You can install the package and setup the environment directly from github using:

git clone https://github.com/rxn4chemistry/rxnmapper.git 
cd rxnmapper
conda create -n rxnmapper python=3.6 -y
conda activate rxnmapper
pip install -e .

RDkit

In both installation settings above, the RDKit dependency is not installed automatically, unless you include the extra when installing: pip install "rxmapper[rdkit]". It can also be installed via Conda or Pypi:

# Install RDKit from Conda
conda install -c conda-forge rdkit

# Install RDKit from Pypi
pip install rdkit
# for Python<3.7
# pip install rdkit-pypi

Usage

Basic usage

from rxnmapper import RXNMapper
rxn_mapper = RXNMapper()
rxns = ['CC(C)S.CN(C)C=O.Fc1cccnc1F.O=C([O-])[O-].[K+].[K+]>>CC(C)Sc1ncccc1F', 'C1COCCO1.CC(C)(C)OC(=O)CONC(=O)NCc1cccc2ccccc12.Cl>>O=C(O)CONC(=O)NCc1cccc2ccccc12']
results = rxn_mapper.get_attention_guided_atom_maps(rxns)
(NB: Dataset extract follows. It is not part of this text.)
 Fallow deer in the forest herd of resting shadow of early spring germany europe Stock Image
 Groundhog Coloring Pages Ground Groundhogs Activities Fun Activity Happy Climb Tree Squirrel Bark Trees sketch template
The results contain the mapped reactions and confidence scores:

[{'mapped_rxn': 'CN(C)C=O.F[c:5]1[n:6][cH:7][cH:8][cH:9][c:10]1[F:11].O=C([O-])[O-].[CH3:1][CH:2]([CH3:3])[SH:4].[K+].[K+]>>[CH3:1][CH:2]([CH3:3])[S:4][c:5]1[n:6][cH:7][cH:8][cH:9][c:10]1[F:11]',
  'confidence': 0.9565619900376546},
 {'mapped_rxn': 'C1COCCO1.CC(C)(C)[O:3][C:2](=[O:1])[CH2:4][O:5][NH:6][C:7](=[O:8])[NH:9][CH2:10][c:11]1[cH:12][cH:13][cH:14][c:15]2[cH:16][cH:17][cH:18][cH:19][c:20]12.Cl>>[O:1]=[C:2]([OH:3])[CH2:4][O:5][NH:6][C:7](=[O:8])[NH:9][CH2:10][c:11]1[cH:12][cH:13][cH:14][c:15]2[cH:16][cH:17][cH:18][cH:19][c:20]12',
  'confidence': 0.9704424331552834}]

To account for batching and error handling automatically, you can use BatchedMapper instead:

from rxnmapper import BatchedMapper
rxn_mapper = BatchedMapper(batch_size=32)
rxns = ['CC[O-]~[Na+].BrCC>>CCOCC', 'invalid>>reaction']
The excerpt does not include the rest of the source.